In 14 days, Andrew Cuomo will be out as governor of New York. At that point, Lt. Governor Kathy Hochul will take over, and her first order of business undoubtedly will be preparing a successful campaign to secure the gig more permanently via the November 2022 election.

This sudden change necessarily affects the negotiations between the Bills and county and state officials for a new stadium. The Bills want plenty of public money and they want to move quickly, given that the current lease expires in 2023. Hochul will need to assess whether and to what extent a major financial commitment to the only NFL team that actually plays in New York will affect her interests in a statewide election.

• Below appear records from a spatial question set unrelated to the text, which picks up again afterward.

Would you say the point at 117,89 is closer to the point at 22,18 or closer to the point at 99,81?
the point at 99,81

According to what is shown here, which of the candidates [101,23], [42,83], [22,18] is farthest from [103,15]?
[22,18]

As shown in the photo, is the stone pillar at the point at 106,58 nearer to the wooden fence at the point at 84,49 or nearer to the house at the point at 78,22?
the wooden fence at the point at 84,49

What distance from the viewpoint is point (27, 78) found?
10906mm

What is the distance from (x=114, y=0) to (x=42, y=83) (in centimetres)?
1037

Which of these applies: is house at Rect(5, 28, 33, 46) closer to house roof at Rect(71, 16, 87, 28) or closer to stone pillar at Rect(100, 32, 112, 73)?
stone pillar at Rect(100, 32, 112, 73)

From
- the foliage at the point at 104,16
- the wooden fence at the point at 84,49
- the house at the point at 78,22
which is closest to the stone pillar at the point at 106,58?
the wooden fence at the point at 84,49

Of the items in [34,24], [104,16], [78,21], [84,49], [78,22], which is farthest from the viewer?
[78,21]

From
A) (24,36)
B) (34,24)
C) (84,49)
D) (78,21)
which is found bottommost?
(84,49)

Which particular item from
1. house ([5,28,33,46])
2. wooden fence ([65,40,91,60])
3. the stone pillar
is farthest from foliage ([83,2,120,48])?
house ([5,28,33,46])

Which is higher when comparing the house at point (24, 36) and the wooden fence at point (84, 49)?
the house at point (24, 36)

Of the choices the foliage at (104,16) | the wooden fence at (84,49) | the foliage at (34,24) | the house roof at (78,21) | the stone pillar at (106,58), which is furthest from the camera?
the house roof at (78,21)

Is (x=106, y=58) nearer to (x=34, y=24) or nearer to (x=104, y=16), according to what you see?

If she moves to strike a deal too quickly (and if the deal is viewed as too favorable to the billionaires who own the team), it could be used against her in the Democratic primary. Then again, whatever she does will be used against her by opponents. Move too quickly, move too slowly, give too much, don’t give enough. Anything and everything to get people to vote for someone other than the interim incumbent.

The challenge for the Bills becomes finding a way to entice her to do a deal that’s favorable to the team without exposing her to political peril. And it will be important to get everything wrapped up and concluded before the election, in order to prevent a possible replacement from undoing whatever Hochul happens to do.

Last week, before the final dominoes that resulted in Cuomo leaving office began to fall, Hochul (a Buffalo native) said this: “The numbers are not going to be discussed today. They’re unknown at this point because we’re just having preliminary conversations. But let the fans know we’re very excited about the upcoming season. And we expect the Bills will be here a very long time.”

In other words, the state will take all reasonable steps aimed at keeping the team in Buffalo. If the owners reject the deal and/or ultimately find a better deal elsewhere and take it, that will be on them not the politicians.

It therefore wouldn’t be all that difficult to spin a decision by the Bills to reject the best offer of public money. It becomes trickier if Hochul and the state/county collaboration will get the team what it wants or something close to it, especially at a time when the public mood is decisively against public money for rich private interests.

Of course, it’s entirely possible that the notion that the Bills want a stadium fully funded by taxpayer money is a deliberate moonshot that was intentionally leaked so that, if/when the final number lands in the area of 40-50 percent, Hochul will look like a hero -- and that, in turn, she’ll have a major feather in her cap as she tries to parlay a short-term stint into an official four-year term.